No deja de tener importancia señalar esto
porque nuestros pintores aceptaron por norma creadora, durante la década de los
sesenta y parte de la siguiente, la búsqueda de un nuevo colorido basado en una
gama austera, metálica, violenta y férrea, con tendencia a la monocromía y
dentro de una atmósfera oscura. Y aunque esa actitud fue superada hace pocos
años, tanto a nivel colectivo como individual, hasta ahora se ha desplegado con
segura firmeza en una exposición.
En ese sentido, cada uno de los cuadros
presentados por Leoncio Sáenz es una fiesta de color; titulado precisamente “La
fiesta de Diriamba” (185 x 124 c/u), este díptico reúne el mayor número de
tonos posibles integrados en un movimiento bailable, que se observa en todo el
contexto y concretamente en la iglesia y las casas, los ejecutores del
“Toro-huaco” y el paisaje.

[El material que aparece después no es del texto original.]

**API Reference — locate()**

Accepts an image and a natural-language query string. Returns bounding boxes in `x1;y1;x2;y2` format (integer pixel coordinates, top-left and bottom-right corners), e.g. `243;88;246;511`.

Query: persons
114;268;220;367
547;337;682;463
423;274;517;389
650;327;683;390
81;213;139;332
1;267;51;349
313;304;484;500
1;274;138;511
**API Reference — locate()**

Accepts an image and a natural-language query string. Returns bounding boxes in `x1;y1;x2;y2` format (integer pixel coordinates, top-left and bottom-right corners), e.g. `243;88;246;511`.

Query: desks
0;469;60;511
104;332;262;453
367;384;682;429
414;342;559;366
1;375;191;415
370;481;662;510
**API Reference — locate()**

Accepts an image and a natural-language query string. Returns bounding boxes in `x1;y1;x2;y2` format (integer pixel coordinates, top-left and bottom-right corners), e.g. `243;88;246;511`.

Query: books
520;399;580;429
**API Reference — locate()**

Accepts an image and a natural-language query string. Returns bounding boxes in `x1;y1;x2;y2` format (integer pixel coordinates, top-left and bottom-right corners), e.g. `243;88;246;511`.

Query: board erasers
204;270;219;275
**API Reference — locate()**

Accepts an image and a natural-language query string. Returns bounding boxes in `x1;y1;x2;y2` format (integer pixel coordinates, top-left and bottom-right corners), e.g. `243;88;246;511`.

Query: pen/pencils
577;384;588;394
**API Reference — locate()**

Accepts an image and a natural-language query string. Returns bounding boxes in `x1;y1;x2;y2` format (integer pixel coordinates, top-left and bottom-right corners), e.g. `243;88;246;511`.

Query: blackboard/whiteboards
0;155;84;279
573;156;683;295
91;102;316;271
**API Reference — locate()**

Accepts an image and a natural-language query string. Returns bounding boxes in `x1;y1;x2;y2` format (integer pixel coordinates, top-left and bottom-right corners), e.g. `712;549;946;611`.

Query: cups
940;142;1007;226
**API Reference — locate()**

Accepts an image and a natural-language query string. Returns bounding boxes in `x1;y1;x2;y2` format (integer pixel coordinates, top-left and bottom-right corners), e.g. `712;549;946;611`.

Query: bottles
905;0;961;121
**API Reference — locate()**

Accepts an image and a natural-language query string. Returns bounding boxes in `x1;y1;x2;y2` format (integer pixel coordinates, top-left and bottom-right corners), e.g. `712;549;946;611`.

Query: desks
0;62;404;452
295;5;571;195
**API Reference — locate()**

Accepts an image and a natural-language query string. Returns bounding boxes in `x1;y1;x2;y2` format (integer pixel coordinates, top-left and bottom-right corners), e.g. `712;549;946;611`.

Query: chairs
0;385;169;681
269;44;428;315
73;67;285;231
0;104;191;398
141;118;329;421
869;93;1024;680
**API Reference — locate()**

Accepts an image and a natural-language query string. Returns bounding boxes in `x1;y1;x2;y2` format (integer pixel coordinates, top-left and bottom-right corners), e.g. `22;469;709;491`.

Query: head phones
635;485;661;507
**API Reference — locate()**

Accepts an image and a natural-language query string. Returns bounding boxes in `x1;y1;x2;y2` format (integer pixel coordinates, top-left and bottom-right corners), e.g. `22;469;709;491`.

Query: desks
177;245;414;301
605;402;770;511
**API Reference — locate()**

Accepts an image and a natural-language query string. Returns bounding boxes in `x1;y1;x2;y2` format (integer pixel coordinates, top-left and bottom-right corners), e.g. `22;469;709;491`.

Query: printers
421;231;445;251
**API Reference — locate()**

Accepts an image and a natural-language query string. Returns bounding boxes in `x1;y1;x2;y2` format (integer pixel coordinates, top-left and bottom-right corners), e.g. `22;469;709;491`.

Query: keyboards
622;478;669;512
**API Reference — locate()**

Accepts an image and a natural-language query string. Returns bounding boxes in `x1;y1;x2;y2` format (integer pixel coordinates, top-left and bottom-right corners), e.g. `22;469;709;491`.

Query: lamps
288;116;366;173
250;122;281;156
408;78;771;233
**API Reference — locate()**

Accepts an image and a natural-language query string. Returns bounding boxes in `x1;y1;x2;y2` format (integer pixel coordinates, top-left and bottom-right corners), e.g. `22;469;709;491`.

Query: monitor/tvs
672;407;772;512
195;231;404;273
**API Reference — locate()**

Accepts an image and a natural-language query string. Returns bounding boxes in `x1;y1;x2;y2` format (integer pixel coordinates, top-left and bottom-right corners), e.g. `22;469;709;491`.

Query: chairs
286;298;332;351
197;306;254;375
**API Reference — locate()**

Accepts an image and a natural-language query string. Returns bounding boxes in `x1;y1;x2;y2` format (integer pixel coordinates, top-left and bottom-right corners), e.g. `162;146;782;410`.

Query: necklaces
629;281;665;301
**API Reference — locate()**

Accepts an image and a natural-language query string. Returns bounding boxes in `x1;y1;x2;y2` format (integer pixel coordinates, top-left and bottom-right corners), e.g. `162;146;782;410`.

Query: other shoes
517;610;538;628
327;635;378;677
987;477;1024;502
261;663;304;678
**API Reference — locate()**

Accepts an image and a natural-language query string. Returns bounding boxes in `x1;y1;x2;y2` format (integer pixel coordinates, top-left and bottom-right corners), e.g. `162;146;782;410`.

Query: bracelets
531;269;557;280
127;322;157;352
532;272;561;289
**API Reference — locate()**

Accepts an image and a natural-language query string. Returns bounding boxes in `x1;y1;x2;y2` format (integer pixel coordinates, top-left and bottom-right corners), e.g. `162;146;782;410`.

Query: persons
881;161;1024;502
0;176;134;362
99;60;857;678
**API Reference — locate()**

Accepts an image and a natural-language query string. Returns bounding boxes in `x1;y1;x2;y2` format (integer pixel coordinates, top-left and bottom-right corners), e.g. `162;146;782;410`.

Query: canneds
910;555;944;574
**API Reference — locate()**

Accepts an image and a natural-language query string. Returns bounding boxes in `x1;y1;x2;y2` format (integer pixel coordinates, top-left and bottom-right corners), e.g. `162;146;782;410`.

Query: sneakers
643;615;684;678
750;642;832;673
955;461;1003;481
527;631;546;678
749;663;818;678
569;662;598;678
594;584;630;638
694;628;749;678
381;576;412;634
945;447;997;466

Lo que Sáenz elude en el tema: la obra El Güegüence
que sólo muy lejano e indirectamente se vincula a la fiesta patronal
diriambina; pero no olvidemos que él fue el primero en enfrentarlo y, desde
luego, su máximo dibujante hasta el
agrado de tener un imitador pictórico feliz: Alejandro Canales.
El segundo logro confirmado es la
compenetración con un elemento de la identidad nacional, a la que también se
han dirigido ampliamente nuestros pintores en los últimos años. Por eso
concibieron el tema no como algo propuesto en forma circunstancial, sino como
una tarea ineludible, como una prueba de fuego que pasaron sobre todo Alejandro
Aróstegui, Alberto Icaza y Carlos Montenegro.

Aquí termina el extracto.